Hurricane Ivan strengthened to a rare Category 5 storm capable of catastrophic damage as it left Jamaica and aimed for the Cayman Islands with winds reaching 165 mph, the U.S. National Hurricane Center in Miami reported Saturday.

Ivan already has killed 50 people across the Caribbean this week, including 34 in Grenada and five in Jamaica.

Millions more people are in its path, with Ivan projected to go between the Cayman Islands, make a direct hit on Cuba, possibly the Florida Keys, and then either move into the Gulf of Mexico or hit South Florida.

The Hurricane Center said Ivan's widns were measured by a U.S. Air Force reconnaissance plane.
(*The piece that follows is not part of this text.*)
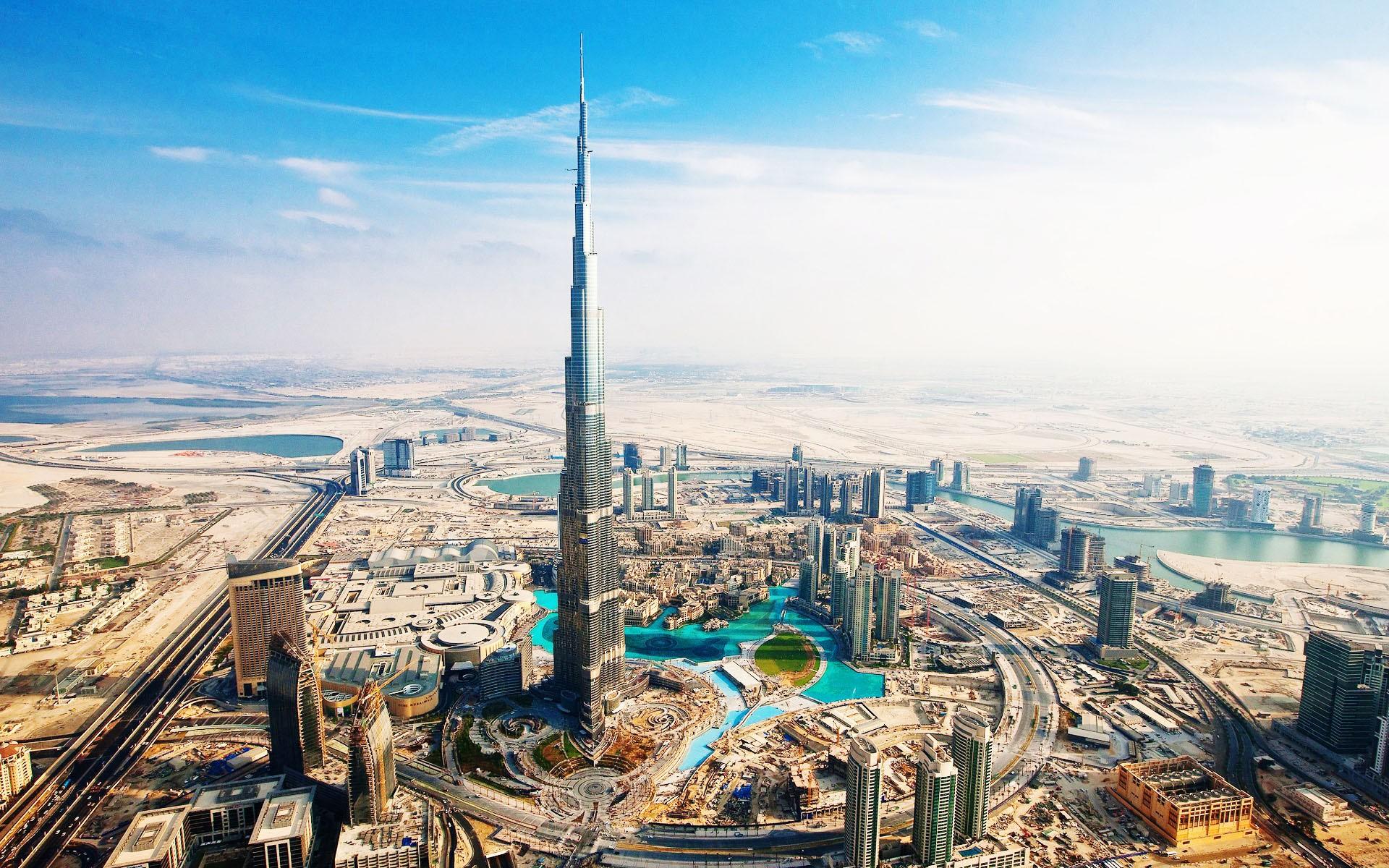 Небоскреб-Бурдж-Халифа-в-Дубае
If Ivan hits land in the Caribbean at its current strength, it would be the first Category 5 storm to do so there since Hurricane David devastated the Dominican Republic in 1979, said Rafael Mojica, a meteorologist at the Hurricane Center. Hurricane Mitch was a Category 5 storm in the Caribbean Sea in 1998, but it hit Central America.

Only three Category 5 storms are known to have hit the United States. The last was Hurricane Andrew, which hit South Florida in 1992, killing 43 people.

According to the Hurricane Center, Ivan's "well-defined eye" was moving into position to hit the Caymans sometime Sunday.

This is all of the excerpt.